Based on that, I cant find a single residential solar company that has anywhere near a $1B revenues. Solar city was the only one that I could find. How is it not bigger news that even at 20,000 roofs in 2018, Tesla could have a $1B business from thin air that has potential, if you believe the recent Seeking Alpha article, which I usually dont, of nearly $50B a year in revs by 2024. I think that is a bit high, but I could see them getting 10% of that 5 million new roofs a year and an equal amount of tradition solar installs at 1/3 the ASP. They are also going to sell a crap load of batteries with those panels, which ratchets up the ASP as well and the GM should be north of 20% and probably north of 25% if they can really automate the solar tile manufacturing and improve the installation process. I think there will some focus on how these things are installed, because roofing is a very manual process. Tile roofs are already much harder to put down then asphalt and you will probably need special blades to even cut these tiles, to the point they may need their own installers.

I know $50B doesnt put a dent into the auto industry, I think it would be an epic amount for the solar industry. Longer term, solar roofs might be the only solar because as the cells get more efficient and as the tiles get cheaper to make, and even new formats that are much cheaper, no one will want panels when they need a new roof. I am thinking more like 2025 and beyond as the glut of solar panels start to age and costs come down on solar tiles.

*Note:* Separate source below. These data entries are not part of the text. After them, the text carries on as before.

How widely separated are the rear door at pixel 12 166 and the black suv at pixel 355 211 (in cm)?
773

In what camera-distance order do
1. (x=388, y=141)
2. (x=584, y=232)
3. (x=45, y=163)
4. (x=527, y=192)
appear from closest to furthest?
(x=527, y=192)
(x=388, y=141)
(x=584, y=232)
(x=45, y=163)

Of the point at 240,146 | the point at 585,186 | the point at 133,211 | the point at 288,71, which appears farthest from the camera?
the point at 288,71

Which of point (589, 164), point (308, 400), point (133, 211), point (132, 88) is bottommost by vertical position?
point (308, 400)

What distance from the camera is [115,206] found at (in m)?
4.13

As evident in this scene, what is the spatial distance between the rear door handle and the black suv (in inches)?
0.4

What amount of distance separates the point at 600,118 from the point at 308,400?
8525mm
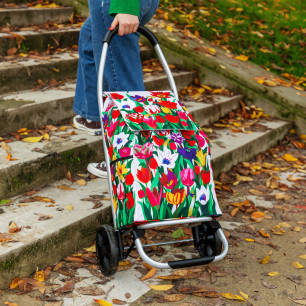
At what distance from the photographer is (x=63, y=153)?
10.7ft

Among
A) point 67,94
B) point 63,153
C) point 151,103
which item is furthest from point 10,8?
point 151,103

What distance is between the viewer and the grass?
239 inches

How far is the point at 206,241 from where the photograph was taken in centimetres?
263

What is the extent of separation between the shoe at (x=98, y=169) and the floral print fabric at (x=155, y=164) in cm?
85

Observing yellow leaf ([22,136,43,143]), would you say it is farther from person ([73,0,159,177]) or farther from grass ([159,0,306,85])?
grass ([159,0,306,85])

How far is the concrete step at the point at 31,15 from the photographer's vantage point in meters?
4.84

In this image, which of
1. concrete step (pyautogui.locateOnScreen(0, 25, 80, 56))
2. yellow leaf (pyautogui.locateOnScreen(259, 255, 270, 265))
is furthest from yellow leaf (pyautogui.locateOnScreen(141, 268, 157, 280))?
concrete step (pyautogui.locateOnScreen(0, 25, 80, 56))

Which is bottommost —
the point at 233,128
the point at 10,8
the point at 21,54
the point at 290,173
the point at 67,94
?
the point at 290,173

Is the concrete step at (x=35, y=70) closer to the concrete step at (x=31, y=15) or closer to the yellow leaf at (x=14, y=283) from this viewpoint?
the concrete step at (x=31, y=15)

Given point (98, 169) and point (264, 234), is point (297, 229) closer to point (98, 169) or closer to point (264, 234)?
point (264, 234)

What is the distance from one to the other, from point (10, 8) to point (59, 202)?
3.05 m

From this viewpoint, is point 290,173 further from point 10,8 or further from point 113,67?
point 10,8

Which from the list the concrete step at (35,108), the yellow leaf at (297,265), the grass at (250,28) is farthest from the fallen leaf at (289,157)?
the concrete step at (35,108)

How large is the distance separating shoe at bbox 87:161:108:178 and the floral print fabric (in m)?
0.85
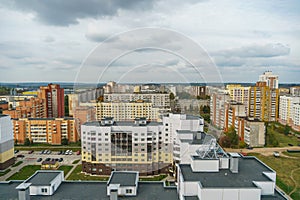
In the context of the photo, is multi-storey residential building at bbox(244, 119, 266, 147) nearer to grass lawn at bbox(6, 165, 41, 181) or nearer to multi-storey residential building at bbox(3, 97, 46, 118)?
grass lawn at bbox(6, 165, 41, 181)

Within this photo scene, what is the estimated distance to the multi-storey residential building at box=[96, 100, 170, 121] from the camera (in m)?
4.12

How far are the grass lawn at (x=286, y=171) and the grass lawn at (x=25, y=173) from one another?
557cm

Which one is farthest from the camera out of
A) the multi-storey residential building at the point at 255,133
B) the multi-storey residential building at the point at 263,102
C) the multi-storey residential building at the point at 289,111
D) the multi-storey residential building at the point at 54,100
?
the multi-storey residential building at the point at 263,102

Yes the Solar industry is on the verge to explode.

Little secret that I never told anyone : actually the first shares of Tesla I got, I never bought them. I got them through the Solarcity merger. Yep, I was a Solarcity shareholder way before Tesla.
Not because I didn't believe in Tesla, but because I saw on the mid term more potential to get baggers from Solarcity.
 
(the company likely doesn't care and won't follow my advice)

I agree.

But I don't think the cap-ex concern matters. I know that's on retail investors' mind, but institutional investors like Fidelity and T. Rowe etc. realize the value in pulling forward exponential revenue/gross profit growth by spending a few more billion dollars.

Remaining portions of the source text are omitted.